(PROMPT 1): List every person named in the article about the drug DUI bill.
(PROMPT 2): From the article on the drug DUI bill, return the passage between "King’s past bills, which" and "over several hours.", inclusive.

(DOCUMENT EXCERPT):
______

“Preponderance of Evidence” Considered for Driving While High Bill

December 10, 2012
By

State lawmakers will consider drug DUI legislation this year

DENVER– Amendment 64 proponents are euphoric over statewide voters’ nod to legalize marijuana – but sobering legislation is on the horizon. State Senator Steve King (R-Grand Junction) said he plans to introduce a new drug DUI bill in January – but it may have a new legal twist.

The bill, he said, may be based on “preponderance of evidence.”

If so, it would eliminate the per se standard in King’s previous bills and a new one that’s listed on Colorado Transportation Legislation Review Committee’s list of bills in 2013.

King said he has been working on the bill with Colorado Commission on Criminal & Juvenile Justice which recently advocated the switch from the per se standard to preponderance of evidence.

“Preponderance of the evidence” is a measure of proof that is less than reasonable doubt, and clear and convincing evidence, but greater than probable cause. The evidence in court is based largely on the testimony, reports and observations of law enforcement officers.

King’s past bills, which failed, set a per se standard to determine impairment as “more than 5 nanograms of delta 9-tetrahydrocannabinol (THC) per milliliter of blood.”

Those bills were mired in debate over the scientific studies of THC, he said, and a misunderstanding that THC indicated levels of drug intoxication. Only Delta 9-THC– not THC– in marijuana can cause intoxication and dissipates over several hours.

“You don’t stay high all the time,” said King. “You slowly come down from being high.”

Because voters passed Amendment 64, 55 to 45 percent, in November, King said the increased number of recreational users will result in much greater numbers of drug-impaired drivers.  A new DUI bill, he hopes, “will bring sanity” and save lives that could be lost in more traffic accidents.

Colorado and Washington became the first two states to legalize recreational marijuana.  Thursday, Washington residents were free to light up, however, the voter-approved Initiative 502 includes a DUI per se limit of 5 nanograms of THC per milliliter.

Another 14 states have legalized medical marijuana, but none are immune to federal law that criminalizes cannabis as a Scheduled I drug, along with LSD and heroin, under The Controlled Substances Act.

Despite numerous petitions over four decades and legislation introduced last year by Reps. Ron Paul (R-Texas) and Barney Frank (D-Massachusetts) to decriminalize cannabis, it still is listed under the most dangerous drugs.

Without the per se limits, King’s new bill may eliminate hours and hours of debate over the merit of conflicting studies. But, the “preponderance of evidence” basis also promises lengthy dialogue.

Regardless of the standard for drug DUI, law enforcement officers can stop a driver for probable cause that can range from failing to signal a lane change to erratic driving.

______

(Spatial grounding data)
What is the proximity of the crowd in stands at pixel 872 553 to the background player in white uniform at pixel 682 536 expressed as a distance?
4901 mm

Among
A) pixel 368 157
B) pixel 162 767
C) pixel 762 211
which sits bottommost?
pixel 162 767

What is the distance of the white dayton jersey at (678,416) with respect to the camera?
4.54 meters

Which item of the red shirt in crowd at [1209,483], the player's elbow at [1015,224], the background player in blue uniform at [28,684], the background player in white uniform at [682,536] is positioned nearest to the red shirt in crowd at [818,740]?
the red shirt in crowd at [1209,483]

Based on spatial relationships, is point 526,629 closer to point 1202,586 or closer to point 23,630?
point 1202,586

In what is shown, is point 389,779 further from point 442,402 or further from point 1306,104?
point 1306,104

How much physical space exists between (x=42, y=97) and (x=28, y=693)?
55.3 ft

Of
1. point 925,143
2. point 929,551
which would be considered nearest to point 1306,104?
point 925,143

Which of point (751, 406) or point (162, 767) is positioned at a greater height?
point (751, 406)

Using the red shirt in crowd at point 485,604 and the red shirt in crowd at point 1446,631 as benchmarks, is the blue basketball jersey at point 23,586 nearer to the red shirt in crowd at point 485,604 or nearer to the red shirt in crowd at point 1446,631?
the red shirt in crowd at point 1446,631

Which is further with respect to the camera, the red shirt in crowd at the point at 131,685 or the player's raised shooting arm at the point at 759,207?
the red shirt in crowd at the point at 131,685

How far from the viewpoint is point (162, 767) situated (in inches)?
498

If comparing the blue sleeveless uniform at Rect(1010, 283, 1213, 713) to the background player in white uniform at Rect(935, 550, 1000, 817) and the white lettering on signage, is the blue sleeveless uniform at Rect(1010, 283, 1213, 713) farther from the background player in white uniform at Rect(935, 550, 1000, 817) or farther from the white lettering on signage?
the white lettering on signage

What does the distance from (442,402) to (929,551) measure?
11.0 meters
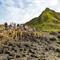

______

(TASK OUTPUT 1): Steve King, Ron Paul, Barney Frank

(TASK OUTPUT 2):
King’s past bills, which failed, set a per se standard to determine impairment as “more than 5 nanograms of delta 9-tetrahydrocannabinol (THC) per milliliter of blood.”

Those bills were mired in debate over the scientific studies of THC, he said, and a misunderstanding that THC indicated levels of drug intoxication. Only Delta 9-THC– not THC– in marijuana can cause intoxication and dissipates over several hours.